→ Rendered images with source text:
..............................

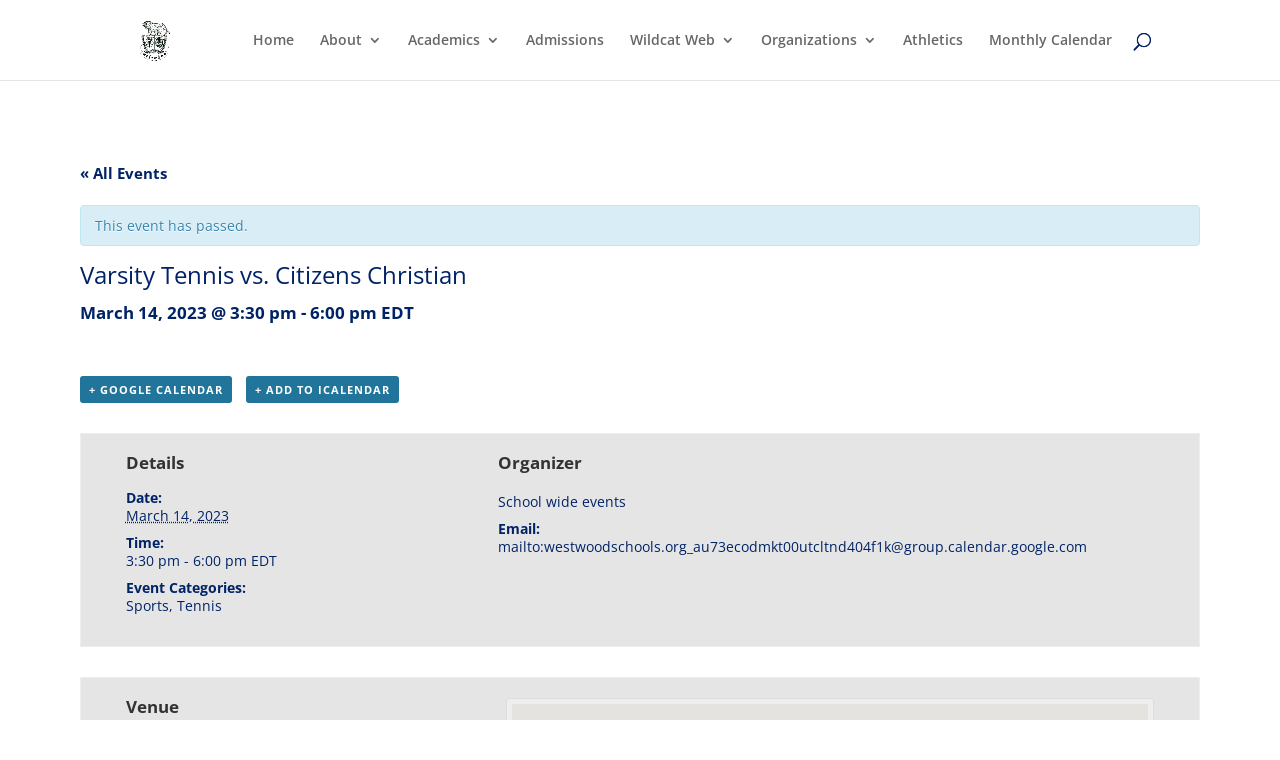

--- FILE ---
content_type: text/css
request_url: https://www.westwoodschools.org/wp-content/plugins/connections-market/market.min.css?ver=4.1.1
body_size: 362
content:
#cn-market .cn-clear{clear:both}#cn-market .connections-list.cn-clear{clear:none}#cn-market{clear:both;line-height:normal}#cn-market .cn-alphaindex{float:right;margin:4px 0;text-align:right}
#cn-market #cn-list-body{float:left;margin:0 0 0 15px}#cn-market .cn-search{float:left;margin:0 15px 10px}#cn-market .cn-search label{display:none}#cn-market #cn-page-nav{display:block;font-size:12px;margin:0;text-align:right}
#cn-select-label{display:block;font-size:14px;margin:10px 0 6px;text-align:left}#cn-market #cn-cat-select{margin:0!important;text-align:left}#cn-market div#cn-cat-list{float:left}
#cn-market #cn-cat-select ul{-webkit-border-radius:5px;-moz-border-radius:5px;border-radius:5px;background:none repeat scroll 0 0 #eee;color:#4a9fd5;font-size:12px!important;font-weight:bold;list-style:none outside none!important;margin:0;padding:0}
#cn-market #cn-cat-select ul li{background:0;cursor:pointer;list-style:none!important;margin:0!important;padding:2px 4px!important;text-indent:0!important}
#cn-market #cn-cat-select ul li:hover{-moz-border-radius:4px;-webkit-border-radius:4px;border-radius:4px;background-color:#ff8000;color:#fff}#cn-market #cn-cat-select ul li.cn-cat-selected{background-color:#4a9fd5;color:#fff}
#cn-market #cn-cat-select ul li label{cursor:pointer;display:block;float:none;padding:0;width:100%}#cn-market #cn-cat-select ul li input{height:18px;margin:-2px 4px 0 0;padding:0;vertical-align:middle;width:auto}
#cn-market #cn-cat-select ul ul{margin-left:12px}#cn-market .cn-entry{-moz-border-radius:4px;-webkit-border-radius:4px;background-color:#fff;border-radius:4px;border:1px solid #d3d3d3;font-size:12px;margin:0 0 10px;overflow:hidden;padding:8px;position:relative}
#cn-market .cn-left{float:left}#cn-market .cn-right{text-align:right}#cn-market h3{clear:none;font-size:14px;font-weight:bold;margin:0 0 6px}#cn-market .cn-image-none{-webkit-border-radius:4px;-moz-border-radius:4px;border-radius:4px;background:#f1f1f1;background:-moz-linear-gradient(top,#f1f1f1 0,#e3e3e3 100%);background:-webkit-gradient(linear,left top,left bottom,color-stop(0%,#f1f1f1),color-stop(100%,#e3e3e3));background:-webkit-linear-gradient(top,#f1f1f1 0,#e3e3e3 100%);background:-o-linear-gradient(top,#f1f1f1 0,#e3e3e3 100%);background:-ms-linear-gradient(top,#f1f1f1 0,#e3e3e3 100%);background:linear-gradient(top,#f1f1f1 0,#e3e3e3 100%);border:1px solid #e3e3e3}
#cn-market .cn-image-style p{color:#aaa;font-weight:700;text-align:center;text-shadow:1px 1px 0 #fff;padding:5px}#cn-market .cn-entry .cn-label{font-weight:bold}
#cn-market .cn-entry .vevent abbr{border:0}#cn-market .cn-bio h4,#cn-market .cn-notes h4{font-size:larger;font-weight:bold;margin:10px 0 6px}#cn-market .cn-bio .cn-image-style{float:right;margin-left:6px}
#cn-market .cn-bio,#cn-market .cn-notes,#cn-market .cn-gmap{-webkit-border-radius:4px;-moz-border-radius:4px;border-radius:4px;border:1px solid #d3d3d3;margin:10px 0 6px;padding:6px;text-align:left}
#cn-market .cn-no-results{float:left;clear:right;margin:24px}#cn-market span.cn-return-to-top img{vertical-align:baseline;border:none!important}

..............................

→ TASK STATEMENT: Each entry is to be given again exactly as it stands, with its pictures removed.

→ ANSWER SPACE:
--- FILE ---
content_type: text/css
request_url: https://www.westwoodschools.org/wp-content/plugins/connections-market/market.min.css?ver=4.1.1
body_size: 362
content:
#cn-market .cn-clear{clear:both}#cn-market .connections-list.cn-clear{clear:none}#cn-market{clear:both;line-height:normal}#cn-market .cn-alphaindex{float:right;margin:4px 0;text-align:right}
#cn-market #cn-list-body{float:left;margin:0 0 0 15px}#cn-market .cn-search{float:left;margin:0 15px 10px}#cn-market .cn-search label{display:none}#cn-market #cn-page-nav{display:block;font-size:12px;margin:0;text-align:right}
#cn-select-label{display:block;font-size:14px;margin:10px 0 6px;text-align:left}#cn-market #cn-cat-select{margin:0!important;text-align:left}#cn-market div#cn-cat-list{float:left}
#cn-market #cn-cat-select ul{-webkit-border-radius:5px;-moz-border-radius:5px;border-radius:5px;background:none repeat scroll 0 0 #eee;color:#4a9fd5;font-size:12px!important;font-weight:bold;list-style:none outside none!important;margin:0;padding:0}
#cn-market #cn-cat-select ul li{background:0;cursor:pointer;list-style:none!important;margin:0!important;padding:2px 4px!important;text-indent:0!important}
#cn-market #cn-cat-select ul li:hover{-moz-border-radius:4px;-webkit-border-radius:4px;border-radius:4px;background-color:#ff8000;color:#fff}#cn-market #cn-cat-select ul li.cn-cat-selected{background-color:#4a9fd5;color:#fff}
#cn-market #cn-cat-select ul li label{cursor:pointer;display:block;float:none;padding:0;width:100%}#cn-market #cn-cat-select ul li input{height:18px;margin:-2px 4px 0 0;padding:0;vertical-align:middle;width:auto}
#cn-market #cn-cat-select ul ul{margin-left:12px}#cn-market .cn-entry{-moz-border-radius:4px;-webkit-border-radius:4px;background-color:#fff;border-radius:4px;border:1px solid #d3d3d3;font-size:12px;margin:0 0 10px;overflow:hidden;padding:8px;position:relative}
#cn-market .cn-left{float:left}#cn-market .cn-right{text-align:right}#cn-market h3{clear:none;font-size:14px;font-weight:bold;margin:0 0 6px}#cn-market .cn-image-none{-webkit-border-radius:4px;-moz-border-radius:4px;border-radius:4px;background:#f1f1f1;background:-moz-linear-gradient(top,#f1f1f1 0,#e3e3e3 100%);background:-webkit-gradient(linear,left top,left bottom,color-stop(0%,#f1f1f1),color-stop(100%,#e3e3e3));background:-webkit-linear-gradient(top,#f1f1f1 0,#e3e3e3 100%);background:-o-linear-gradient(top,#f1f1f1 0,#e3e3e3 100%);background:-ms-linear-gradient(top,#f1f1f1 0,#e3e3e3 100%);background:linear-gradient(top,#f1f1f1 0,#e3e3e3 100%);border:1px solid #e3e3e3}
#cn-market .cn-image-style p{color:#aaa;font-weight:700;text-align:center;text-shadow:1px 1px 0 #fff;padding:5px}#cn-market .cn-entry .cn-label{font-weight:bold}
#cn-market .cn-entry .vevent abbr{border:0}#cn-market .cn-bio h4,#cn-market .cn-notes h4{font-size:larger;font-weight:bold;margin:10px 0 6px}#cn-market .cn-bio .cn-image-style{float:right;margin-left:6px}
#cn-market .cn-bio,#cn-market .cn-notes,#cn-market .cn-gmap{-webkit-border-radius:4px;-moz-border-radius:4px;border-radius:4px;border:1px solid #d3d3d3;margin:10px 0 6px;padding:6px;text-align:left}
#cn-market .cn-no-results{float:left;clear:right;margin:24px}#cn-market span.cn-return-to-top img{vertical-align:baseline;border:none!important}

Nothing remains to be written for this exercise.